Selain itu, cara mengemas buku-buku Balai Pustaka tidak lagi mengikuti konsep kekinian. Menurut Ibnu, kemasan sampul buku-buku terbitan Balai Pustaka dibuat seadanya, tanpa cita rasa seni. Persoalan lain yakni, Balai Pustaka tidak mampu bersaing memperoleh naskah-naskah yang populasinya banyak dengan penggarapan modern. Balai Pustaka lebih puas "menunggu bola," dan tidak bergerak "menjemput bola" untuk memperoleh naskah berkualitas yang berpotensi laris di pasaran.

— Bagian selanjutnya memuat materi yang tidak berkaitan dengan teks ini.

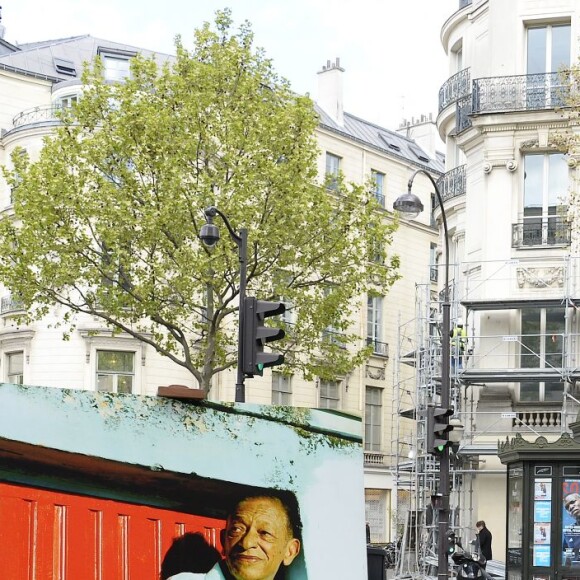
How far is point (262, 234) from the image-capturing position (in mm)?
→ 26953

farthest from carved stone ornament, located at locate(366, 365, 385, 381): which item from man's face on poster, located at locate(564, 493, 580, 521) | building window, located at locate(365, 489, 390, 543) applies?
man's face on poster, located at locate(564, 493, 580, 521)

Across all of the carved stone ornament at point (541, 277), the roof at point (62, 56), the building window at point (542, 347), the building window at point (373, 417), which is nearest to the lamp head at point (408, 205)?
the building window at point (542, 347)

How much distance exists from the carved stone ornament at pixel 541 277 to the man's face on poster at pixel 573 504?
471 inches

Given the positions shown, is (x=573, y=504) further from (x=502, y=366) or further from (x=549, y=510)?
(x=502, y=366)

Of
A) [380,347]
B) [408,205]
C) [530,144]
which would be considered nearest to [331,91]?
[380,347]

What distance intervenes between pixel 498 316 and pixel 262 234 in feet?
24.5

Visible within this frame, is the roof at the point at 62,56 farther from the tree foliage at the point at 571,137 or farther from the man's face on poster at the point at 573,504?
the man's face on poster at the point at 573,504

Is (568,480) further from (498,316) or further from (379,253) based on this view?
(498,316)

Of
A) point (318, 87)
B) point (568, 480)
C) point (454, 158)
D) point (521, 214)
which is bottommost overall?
point (568, 480)

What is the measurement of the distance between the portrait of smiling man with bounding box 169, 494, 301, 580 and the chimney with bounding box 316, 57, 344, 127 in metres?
45.0

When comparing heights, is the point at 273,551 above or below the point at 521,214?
below

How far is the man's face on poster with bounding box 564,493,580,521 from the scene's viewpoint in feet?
62.1

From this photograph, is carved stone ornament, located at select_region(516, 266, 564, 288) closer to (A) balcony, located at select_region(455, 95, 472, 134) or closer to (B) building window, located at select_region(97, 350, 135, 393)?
(A) balcony, located at select_region(455, 95, 472, 134)

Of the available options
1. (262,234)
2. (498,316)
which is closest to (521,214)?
(498,316)
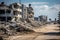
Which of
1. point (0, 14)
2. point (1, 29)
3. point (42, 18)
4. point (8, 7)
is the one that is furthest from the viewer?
point (42, 18)

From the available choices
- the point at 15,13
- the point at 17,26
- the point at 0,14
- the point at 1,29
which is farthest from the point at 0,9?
the point at 1,29

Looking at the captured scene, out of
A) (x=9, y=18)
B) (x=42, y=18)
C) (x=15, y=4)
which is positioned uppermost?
(x=15, y=4)

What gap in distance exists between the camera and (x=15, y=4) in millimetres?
69375

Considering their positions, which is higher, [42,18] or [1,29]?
[1,29]

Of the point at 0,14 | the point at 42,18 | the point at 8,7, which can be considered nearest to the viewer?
the point at 0,14

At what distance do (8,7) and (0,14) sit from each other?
5.32 m

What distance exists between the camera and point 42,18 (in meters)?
172

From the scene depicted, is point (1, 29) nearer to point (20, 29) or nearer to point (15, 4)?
point (20, 29)

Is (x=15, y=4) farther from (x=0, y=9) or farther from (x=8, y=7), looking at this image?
(x=0, y=9)

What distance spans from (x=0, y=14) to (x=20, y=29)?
2882 cm

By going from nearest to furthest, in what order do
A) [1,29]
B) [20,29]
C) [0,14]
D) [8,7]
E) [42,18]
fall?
[1,29]
[20,29]
[0,14]
[8,7]
[42,18]

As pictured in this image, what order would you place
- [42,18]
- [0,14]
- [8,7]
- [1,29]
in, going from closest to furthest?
1. [1,29]
2. [0,14]
3. [8,7]
4. [42,18]

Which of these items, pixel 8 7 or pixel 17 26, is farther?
pixel 8 7

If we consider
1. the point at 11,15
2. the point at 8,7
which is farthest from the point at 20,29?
the point at 8,7
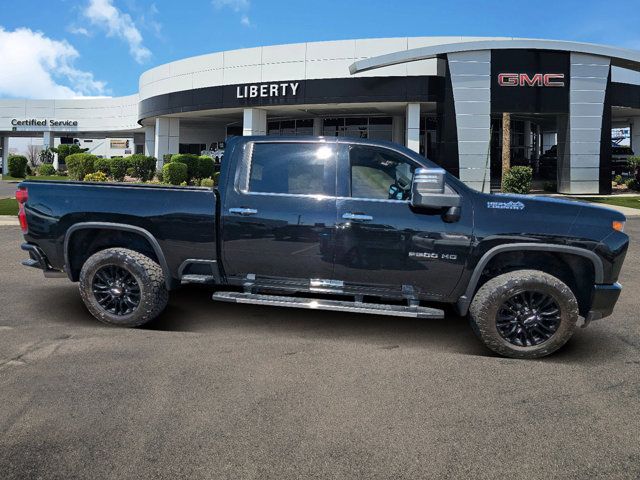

Menengok visi, misi, tujuan, dan strategi profil bisnis Balai Pustaka di tahun 2006 ini, tidak lagi menyinggung soal peran lembaga yang menjadi pengayom kehidupan sastra Indonesia. Berbeda dengan sosok intelektual yang pernah mengelola Balai Pustaka antara lain, GAJ Hazeu dan DA Rinkes.
Menurut Ibnu, dua tokoh tersebut mempunyai perha-tian, komitmen, dan keterlibatan dengan sastra yang cukup intensif. Mereka telah berperan sebagai pengayom, penyedia fasilitas, dan membuka ranah baru dalam dunia sastra.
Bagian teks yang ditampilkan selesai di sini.